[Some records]

+ + + + +

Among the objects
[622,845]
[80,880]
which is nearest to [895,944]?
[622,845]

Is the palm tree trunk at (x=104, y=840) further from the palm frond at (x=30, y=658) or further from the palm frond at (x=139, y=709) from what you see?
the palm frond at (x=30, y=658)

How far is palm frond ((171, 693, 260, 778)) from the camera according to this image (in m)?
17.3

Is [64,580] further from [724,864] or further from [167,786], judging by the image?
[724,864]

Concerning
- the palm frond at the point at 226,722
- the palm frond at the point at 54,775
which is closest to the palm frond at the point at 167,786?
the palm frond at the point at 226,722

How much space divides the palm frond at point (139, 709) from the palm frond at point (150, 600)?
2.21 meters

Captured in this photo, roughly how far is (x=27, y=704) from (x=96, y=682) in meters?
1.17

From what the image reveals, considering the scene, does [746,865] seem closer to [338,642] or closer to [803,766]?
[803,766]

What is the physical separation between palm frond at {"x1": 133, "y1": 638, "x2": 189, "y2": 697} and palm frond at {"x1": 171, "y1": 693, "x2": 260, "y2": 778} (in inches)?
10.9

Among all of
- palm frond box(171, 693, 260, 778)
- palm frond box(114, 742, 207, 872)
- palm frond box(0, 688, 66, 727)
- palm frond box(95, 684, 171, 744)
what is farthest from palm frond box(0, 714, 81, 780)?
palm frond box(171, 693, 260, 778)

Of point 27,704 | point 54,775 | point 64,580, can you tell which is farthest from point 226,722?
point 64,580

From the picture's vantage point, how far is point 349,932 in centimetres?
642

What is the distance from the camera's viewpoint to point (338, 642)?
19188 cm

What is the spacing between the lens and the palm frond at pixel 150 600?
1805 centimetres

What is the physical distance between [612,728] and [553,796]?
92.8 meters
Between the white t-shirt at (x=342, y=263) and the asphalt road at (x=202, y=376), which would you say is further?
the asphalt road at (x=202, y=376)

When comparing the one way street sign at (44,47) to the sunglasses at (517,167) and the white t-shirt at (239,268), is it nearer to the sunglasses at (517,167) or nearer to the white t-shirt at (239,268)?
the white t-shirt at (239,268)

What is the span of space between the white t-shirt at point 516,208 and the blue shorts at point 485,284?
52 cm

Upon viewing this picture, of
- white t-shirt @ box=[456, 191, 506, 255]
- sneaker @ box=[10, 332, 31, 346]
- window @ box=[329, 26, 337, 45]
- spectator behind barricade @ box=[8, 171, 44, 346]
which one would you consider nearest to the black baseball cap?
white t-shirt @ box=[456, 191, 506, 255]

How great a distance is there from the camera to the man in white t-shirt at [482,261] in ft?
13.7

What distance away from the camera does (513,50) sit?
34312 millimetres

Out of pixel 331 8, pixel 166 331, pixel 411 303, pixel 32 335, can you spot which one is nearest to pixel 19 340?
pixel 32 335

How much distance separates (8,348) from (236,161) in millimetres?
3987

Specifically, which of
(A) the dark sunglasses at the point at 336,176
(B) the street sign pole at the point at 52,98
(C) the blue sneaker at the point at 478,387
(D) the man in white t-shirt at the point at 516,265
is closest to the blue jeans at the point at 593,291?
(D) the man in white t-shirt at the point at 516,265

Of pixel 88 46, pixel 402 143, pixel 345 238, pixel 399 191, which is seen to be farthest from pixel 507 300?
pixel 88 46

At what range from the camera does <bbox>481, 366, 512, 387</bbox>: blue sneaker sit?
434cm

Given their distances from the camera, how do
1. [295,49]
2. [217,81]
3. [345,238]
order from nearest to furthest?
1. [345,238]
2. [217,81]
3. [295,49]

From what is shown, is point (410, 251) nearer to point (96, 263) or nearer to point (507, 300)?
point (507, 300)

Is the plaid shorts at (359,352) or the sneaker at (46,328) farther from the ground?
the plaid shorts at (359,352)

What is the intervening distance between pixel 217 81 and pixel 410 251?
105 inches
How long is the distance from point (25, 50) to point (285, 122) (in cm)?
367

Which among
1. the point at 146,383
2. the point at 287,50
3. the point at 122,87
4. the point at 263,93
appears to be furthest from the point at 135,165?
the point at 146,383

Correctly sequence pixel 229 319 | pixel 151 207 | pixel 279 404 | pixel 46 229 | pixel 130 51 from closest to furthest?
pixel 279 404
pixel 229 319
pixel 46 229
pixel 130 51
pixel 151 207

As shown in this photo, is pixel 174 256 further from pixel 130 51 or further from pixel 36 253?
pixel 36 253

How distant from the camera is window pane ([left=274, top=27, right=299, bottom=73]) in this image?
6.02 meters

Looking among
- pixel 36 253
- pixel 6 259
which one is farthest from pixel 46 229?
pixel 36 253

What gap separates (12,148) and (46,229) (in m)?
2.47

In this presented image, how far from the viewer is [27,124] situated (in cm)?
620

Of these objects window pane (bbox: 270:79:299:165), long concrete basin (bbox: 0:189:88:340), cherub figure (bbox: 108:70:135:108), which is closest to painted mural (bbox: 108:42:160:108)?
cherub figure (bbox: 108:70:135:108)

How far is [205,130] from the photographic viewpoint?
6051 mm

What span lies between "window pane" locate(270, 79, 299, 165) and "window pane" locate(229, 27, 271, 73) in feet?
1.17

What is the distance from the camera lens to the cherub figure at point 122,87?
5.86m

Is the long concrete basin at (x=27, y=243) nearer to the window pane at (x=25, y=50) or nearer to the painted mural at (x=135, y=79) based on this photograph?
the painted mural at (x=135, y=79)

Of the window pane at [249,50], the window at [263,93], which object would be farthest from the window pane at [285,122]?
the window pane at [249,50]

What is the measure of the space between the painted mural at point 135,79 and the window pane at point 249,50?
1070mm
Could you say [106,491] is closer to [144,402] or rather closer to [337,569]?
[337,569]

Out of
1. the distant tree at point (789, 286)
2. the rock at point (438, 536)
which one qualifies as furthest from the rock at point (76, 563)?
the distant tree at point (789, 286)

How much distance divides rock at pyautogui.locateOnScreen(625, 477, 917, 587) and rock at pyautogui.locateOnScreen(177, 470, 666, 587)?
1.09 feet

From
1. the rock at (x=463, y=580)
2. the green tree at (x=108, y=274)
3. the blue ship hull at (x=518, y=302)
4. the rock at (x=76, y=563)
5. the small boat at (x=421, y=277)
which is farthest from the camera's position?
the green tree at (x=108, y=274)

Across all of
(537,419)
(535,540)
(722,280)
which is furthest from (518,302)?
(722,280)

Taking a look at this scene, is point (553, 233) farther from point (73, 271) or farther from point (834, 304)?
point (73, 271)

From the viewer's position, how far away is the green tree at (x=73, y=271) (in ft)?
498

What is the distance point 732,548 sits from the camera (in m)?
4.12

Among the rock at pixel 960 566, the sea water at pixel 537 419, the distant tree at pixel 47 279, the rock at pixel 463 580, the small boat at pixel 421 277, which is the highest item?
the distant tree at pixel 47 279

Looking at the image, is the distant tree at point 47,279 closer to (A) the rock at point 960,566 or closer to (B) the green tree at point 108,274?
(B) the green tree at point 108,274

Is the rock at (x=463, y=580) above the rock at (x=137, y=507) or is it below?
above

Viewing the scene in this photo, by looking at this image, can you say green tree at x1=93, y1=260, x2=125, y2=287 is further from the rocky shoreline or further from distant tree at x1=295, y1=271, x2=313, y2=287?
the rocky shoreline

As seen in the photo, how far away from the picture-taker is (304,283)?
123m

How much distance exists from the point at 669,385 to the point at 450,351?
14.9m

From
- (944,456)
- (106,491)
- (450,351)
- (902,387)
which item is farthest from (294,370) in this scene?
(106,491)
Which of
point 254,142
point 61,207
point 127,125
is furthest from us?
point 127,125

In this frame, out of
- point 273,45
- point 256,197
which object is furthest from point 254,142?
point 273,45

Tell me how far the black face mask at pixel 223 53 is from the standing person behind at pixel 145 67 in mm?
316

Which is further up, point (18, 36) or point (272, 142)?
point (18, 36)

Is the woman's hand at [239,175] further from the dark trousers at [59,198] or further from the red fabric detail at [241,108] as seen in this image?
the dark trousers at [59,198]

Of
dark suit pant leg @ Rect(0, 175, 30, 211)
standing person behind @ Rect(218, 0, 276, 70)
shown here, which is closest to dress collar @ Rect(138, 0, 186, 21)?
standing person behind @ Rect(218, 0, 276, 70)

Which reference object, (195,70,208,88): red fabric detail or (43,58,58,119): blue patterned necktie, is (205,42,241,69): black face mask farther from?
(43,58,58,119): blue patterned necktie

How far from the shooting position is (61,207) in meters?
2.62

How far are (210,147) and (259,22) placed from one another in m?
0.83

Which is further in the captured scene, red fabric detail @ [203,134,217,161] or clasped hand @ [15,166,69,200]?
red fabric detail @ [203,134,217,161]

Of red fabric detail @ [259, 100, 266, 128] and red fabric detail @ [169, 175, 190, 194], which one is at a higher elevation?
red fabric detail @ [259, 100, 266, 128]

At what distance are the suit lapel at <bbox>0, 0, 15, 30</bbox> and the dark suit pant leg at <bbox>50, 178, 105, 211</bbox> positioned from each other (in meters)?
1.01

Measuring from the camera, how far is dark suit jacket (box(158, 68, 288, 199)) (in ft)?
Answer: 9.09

+ + + + +

#### Exercise details
Starting at the line that contains "At what range" and ending at the line that contains "3. [295,49]", reproduce those lines of the records as a numbered list, leaving out blank lines.

#### Final result
1. At what range from the camera does <bbox>481, 366, 512, 387</bbox>: blue sneaker sit?
2. 434cm
3. Given their distances from the camera, how do
4. 1. [295,49]
5. 2. [217,81]
6. 3. [345,238]
7. order from nearest to furthest?
8. 1. [345,238]
9. 2. [217,81]
10. 3. [295,49]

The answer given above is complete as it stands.